TASK DETAILS = Reproduce the entries below word for word, omitting the pictures.

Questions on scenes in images
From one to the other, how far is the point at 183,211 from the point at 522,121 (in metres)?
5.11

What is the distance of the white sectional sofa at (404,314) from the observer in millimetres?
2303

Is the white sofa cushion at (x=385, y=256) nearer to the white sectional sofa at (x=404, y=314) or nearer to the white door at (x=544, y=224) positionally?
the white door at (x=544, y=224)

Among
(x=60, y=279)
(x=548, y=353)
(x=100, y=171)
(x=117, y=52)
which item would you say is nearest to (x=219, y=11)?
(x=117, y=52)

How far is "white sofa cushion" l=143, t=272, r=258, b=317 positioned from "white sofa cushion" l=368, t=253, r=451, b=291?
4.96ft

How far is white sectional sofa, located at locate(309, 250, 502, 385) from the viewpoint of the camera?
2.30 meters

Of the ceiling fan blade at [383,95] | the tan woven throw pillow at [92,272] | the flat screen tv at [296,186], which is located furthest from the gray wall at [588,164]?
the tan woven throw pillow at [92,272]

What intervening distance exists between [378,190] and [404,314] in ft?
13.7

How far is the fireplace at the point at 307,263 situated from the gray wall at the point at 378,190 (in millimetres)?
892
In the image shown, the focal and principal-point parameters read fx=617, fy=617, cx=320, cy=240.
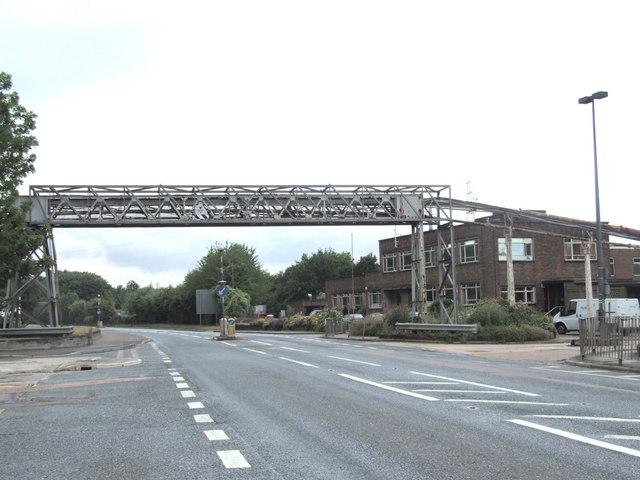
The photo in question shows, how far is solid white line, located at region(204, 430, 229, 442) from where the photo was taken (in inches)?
287

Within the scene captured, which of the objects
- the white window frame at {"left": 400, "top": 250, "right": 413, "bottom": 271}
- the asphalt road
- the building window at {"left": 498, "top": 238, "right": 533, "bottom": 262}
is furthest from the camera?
the white window frame at {"left": 400, "top": 250, "right": 413, "bottom": 271}

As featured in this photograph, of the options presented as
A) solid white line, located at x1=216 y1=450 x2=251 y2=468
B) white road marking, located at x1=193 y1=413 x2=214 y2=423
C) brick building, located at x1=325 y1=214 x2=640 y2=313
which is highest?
brick building, located at x1=325 y1=214 x2=640 y2=313

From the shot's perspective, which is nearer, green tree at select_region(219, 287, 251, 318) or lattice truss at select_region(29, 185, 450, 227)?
lattice truss at select_region(29, 185, 450, 227)

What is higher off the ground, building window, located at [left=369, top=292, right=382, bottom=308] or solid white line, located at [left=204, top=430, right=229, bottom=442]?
solid white line, located at [left=204, top=430, right=229, bottom=442]

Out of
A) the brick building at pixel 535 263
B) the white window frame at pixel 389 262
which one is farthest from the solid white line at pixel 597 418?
the white window frame at pixel 389 262

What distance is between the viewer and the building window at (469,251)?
4781 centimetres

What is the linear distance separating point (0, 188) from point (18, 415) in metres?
16.7

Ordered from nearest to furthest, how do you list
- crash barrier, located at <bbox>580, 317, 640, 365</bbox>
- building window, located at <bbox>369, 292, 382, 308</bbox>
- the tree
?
Answer: crash barrier, located at <bbox>580, 317, 640, 365</bbox> < the tree < building window, located at <bbox>369, 292, 382, 308</bbox>

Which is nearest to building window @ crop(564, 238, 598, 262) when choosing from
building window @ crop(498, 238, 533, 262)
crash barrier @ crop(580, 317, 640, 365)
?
building window @ crop(498, 238, 533, 262)

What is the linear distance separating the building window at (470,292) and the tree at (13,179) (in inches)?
1297

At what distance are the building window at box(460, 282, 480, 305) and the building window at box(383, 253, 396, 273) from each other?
11354mm

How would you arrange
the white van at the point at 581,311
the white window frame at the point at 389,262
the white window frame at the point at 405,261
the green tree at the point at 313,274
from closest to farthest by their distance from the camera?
the white van at the point at 581,311, the white window frame at the point at 405,261, the white window frame at the point at 389,262, the green tree at the point at 313,274

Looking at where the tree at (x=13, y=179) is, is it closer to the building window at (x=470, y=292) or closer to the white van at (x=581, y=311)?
the white van at (x=581, y=311)

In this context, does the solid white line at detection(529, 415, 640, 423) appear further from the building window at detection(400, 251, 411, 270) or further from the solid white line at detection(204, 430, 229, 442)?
the building window at detection(400, 251, 411, 270)
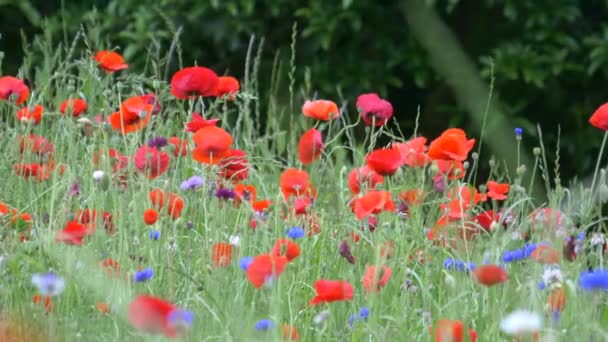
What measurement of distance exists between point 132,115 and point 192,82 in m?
0.14

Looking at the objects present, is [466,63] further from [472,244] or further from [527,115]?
[527,115]

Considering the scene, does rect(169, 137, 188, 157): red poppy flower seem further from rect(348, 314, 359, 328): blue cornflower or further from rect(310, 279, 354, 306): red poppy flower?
rect(310, 279, 354, 306): red poppy flower

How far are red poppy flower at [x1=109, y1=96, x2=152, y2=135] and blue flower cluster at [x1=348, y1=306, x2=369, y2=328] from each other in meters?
0.62

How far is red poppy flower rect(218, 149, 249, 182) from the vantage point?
2033 mm

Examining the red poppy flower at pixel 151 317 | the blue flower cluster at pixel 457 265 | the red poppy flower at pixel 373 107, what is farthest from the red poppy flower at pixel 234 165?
the red poppy flower at pixel 151 317

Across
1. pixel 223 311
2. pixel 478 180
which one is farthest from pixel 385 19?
pixel 223 311

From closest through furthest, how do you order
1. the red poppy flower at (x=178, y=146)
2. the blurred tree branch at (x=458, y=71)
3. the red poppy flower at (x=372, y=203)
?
the blurred tree branch at (x=458, y=71)
the red poppy flower at (x=372, y=203)
the red poppy flower at (x=178, y=146)

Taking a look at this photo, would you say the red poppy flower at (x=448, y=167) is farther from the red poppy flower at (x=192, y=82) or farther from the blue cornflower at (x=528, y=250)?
the red poppy flower at (x=192, y=82)

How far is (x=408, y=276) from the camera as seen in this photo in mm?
1818

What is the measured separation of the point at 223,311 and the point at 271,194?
1.10 meters

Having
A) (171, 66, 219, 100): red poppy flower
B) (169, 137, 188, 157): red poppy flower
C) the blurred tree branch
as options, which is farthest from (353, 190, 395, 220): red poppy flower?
the blurred tree branch

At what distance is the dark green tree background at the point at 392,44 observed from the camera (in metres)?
3.74

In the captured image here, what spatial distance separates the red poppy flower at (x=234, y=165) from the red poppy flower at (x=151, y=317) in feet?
3.93

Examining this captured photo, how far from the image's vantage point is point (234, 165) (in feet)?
7.11
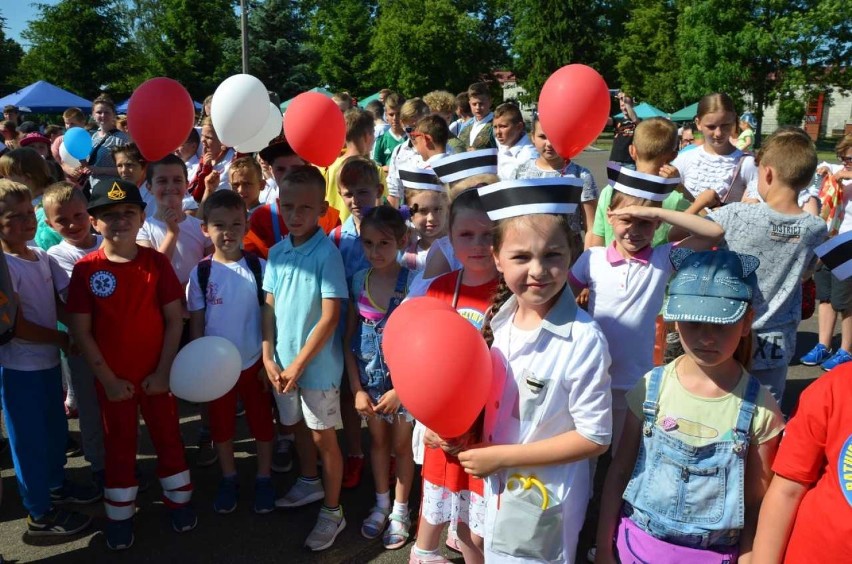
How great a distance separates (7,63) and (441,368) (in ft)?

ANSWER FOR THE TASK =
From one to the other, how far is the point at 183,211 from the point at 522,121 (in metres)?
5.11

What is the distance of the white sectional sofa at (404,314) from the observer in millimetres?
2303

Is the white sofa cushion at (x=385, y=256) nearer to the white sectional sofa at (x=404, y=314) or nearer to the white door at (x=544, y=224) positionally?
the white door at (x=544, y=224)

Among
(x=60, y=279)
(x=548, y=353)
(x=100, y=171)
(x=117, y=52)
which item would you say is nearest to (x=219, y=11)?
(x=117, y=52)

How far is "white sofa cushion" l=143, t=272, r=258, b=317 positioned from "white sofa cushion" l=368, t=253, r=451, b=291?
4.96ft

How far is white sectional sofa, located at locate(309, 250, 502, 385) from the viewpoint of the camera?
2.30 meters

Of the ceiling fan blade at [383,95] | the tan woven throw pillow at [92,272] | the flat screen tv at [296,186], which is located furthest from the gray wall at [588,164]?
the tan woven throw pillow at [92,272]

What intervening distance exists between [378,190] and [404,314] in ft?
13.7

How far is the fireplace at the point at 307,263 situated from the gray wall at the point at 378,190 (in millimetres)?
892
In the image shown, the focal and principal-point parameters read fx=617, fy=617, cx=320, cy=240.
The photo in question shows, how far is solid white line, located at region(204, 430, 229, 442) from where the photo was taken (in inches)?
287

Within the scene captured, which of the objects
- the white window frame at {"left": 400, "top": 250, "right": 413, "bottom": 271}
- the asphalt road
- the building window at {"left": 498, "top": 238, "right": 533, "bottom": 262}
is furthest from the camera?
the white window frame at {"left": 400, "top": 250, "right": 413, "bottom": 271}

As featured in this photograph, of the options presented as
A) solid white line, located at x1=216 y1=450 x2=251 y2=468
B) white road marking, located at x1=193 y1=413 x2=214 y2=423
C) brick building, located at x1=325 y1=214 x2=640 y2=313
which is highest?
brick building, located at x1=325 y1=214 x2=640 y2=313

From the shot's perspective, which is nearer, green tree at select_region(219, 287, 251, 318) or lattice truss at select_region(29, 185, 450, 227)?
lattice truss at select_region(29, 185, 450, 227)

What is higher off the ground, building window, located at [left=369, top=292, right=382, bottom=308] or solid white line, located at [left=204, top=430, right=229, bottom=442]?
solid white line, located at [left=204, top=430, right=229, bottom=442]

Out of
A) the brick building at pixel 535 263
B) the white window frame at pixel 389 262
which one is farthest from the solid white line at pixel 597 418?
the white window frame at pixel 389 262

What distance is between the viewer and the building window at (469,251)?
4781 centimetres

What is the linear distance separating point (0, 188) from point (18, 415) in metres?
16.7

Ordered from nearest to furthest, how do you list
- crash barrier, located at <bbox>580, 317, 640, 365</bbox>
- building window, located at <bbox>369, 292, 382, 308</bbox>
- the tree
?
Answer: crash barrier, located at <bbox>580, 317, 640, 365</bbox> < the tree < building window, located at <bbox>369, 292, 382, 308</bbox>

Which is nearest to building window @ crop(564, 238, 598, 262) when choosing from
building window @ crop(498, 238, 533, 262)
crash barrier @ crop(580, 317, 640, 365)
?
building window @ crop(498, 238, 533, 262)

What is the linear distance separating the building window at (470,292) and the tree at (13,179) (in inches)?
1297

At what distance are the building window at box(460, 282, 480, 305) and the building window at box(383, 253, 396, 273) from each other?
11354mm

How would you arrange
the white van at the point at 581,311
the white window frame at the point at 389,262
the white window frame at the point at 405,261
the green tree at the point at 313,274
from closest to farthest by their distance from the camera?
the white van at the point at 581,311, the white window frame at the point at 405,261, the white window frame at the point at 389,262, the green tree at the point at 313,274

Looking at where the tree at (x=13, y=179) is, is it closer to the building window at (x=470, y=292) or closer to the white van at (x=581, y=311)?
the white van at (x=581, y=311)

In this context, does the solid white line at detection(529, 415, 640, 423) appear further from the building window at detection(400, 251, 411, 270) or further from the solid white line at detection(204, 430, 229, 442)?
the building window at detection(400, 251, 411, 270)
What measurement of distance exists between point 132,115 and point 192,82 in m?
0.14

Looking at the objects present, is [466,63] further from [472,244] or further from [527,115]?
[527,115]

Considering the scene, does rect(169, 137, 188, 157): red poppy flower seem further from rect(348, 314, 359, 328): blue cornflower or further from rect(310, 279, 354, 306): red poppy flower?
rect(310, 279, 354, 306): red poppy flower

How far are red poppy flower at [x1=109, y1=96, x2=152, y2=135] and blue flower cluster at [x1=348, y1=306, x2=369, y2=328] from each other in meters?
0.62

How far is red poppy flower rect(218, 149, 249, 182) from the vantage point?
2033 mm

Examining the red poppy flower at pixel 151 317 | the blue flower cluster at pixel 457 265 | the red poppy flower at pixel 373 107, what is farthest from the red poppy flower at pixel 234 165?
the red poppy flower at pixel 151 317

Across
1. pixel 223 311
2. pixel 478 180
which one is farthest from pixel 385 19?
pixel 223 311

From closest through furthest, how do you order
1. the red poppy flower at (x=178, y=146)
2. the blurred tree branch at (x=458, y=71)
3. the red poppy flower at (x=372, y=203)
?
the blurred tree branch at (x=458, y=71)
the red poppy flower at (x=372, y=203)
the red poppy flower at (x=178, y=146)

Taking a look at this photo, would you say the red poppy flower at (x=448, y=167) is farther from the red poppy flower at (x=192, y=82) or farther from the blue cornflower at (x=528, y=250)?
the red poppy flower at (x=192, y=82)

How far is (x=408, y=276) from the camera as seen in this photo in mm?
1818

What is the measured separation of the point at 223,311 and the point at 271,194?
1.10 meters

Having
A) (171, 66, 219, 100): red poppy flower
B) (169, 137, 188, 157): red poppy flower
C) the blurred tree branch
as options, which is farthest from (353, 190, 395, 220): red poppy flower?
the blurred tree branch

At what distance is the dark green tree background at the point at 392,44 observed from the camera (in metres)?
3.74

In the captured image here, what spatial distance separates the red poppy flower at (x=234, y=165) from the red poppy flower at (x=151, y=317) in feet?
3.93

Examining this captured photo, how far from the image's vantage point is point (234, 165) (in feet)?
7.11
How great a distance separates (7,63) and (441,368) (in ft)?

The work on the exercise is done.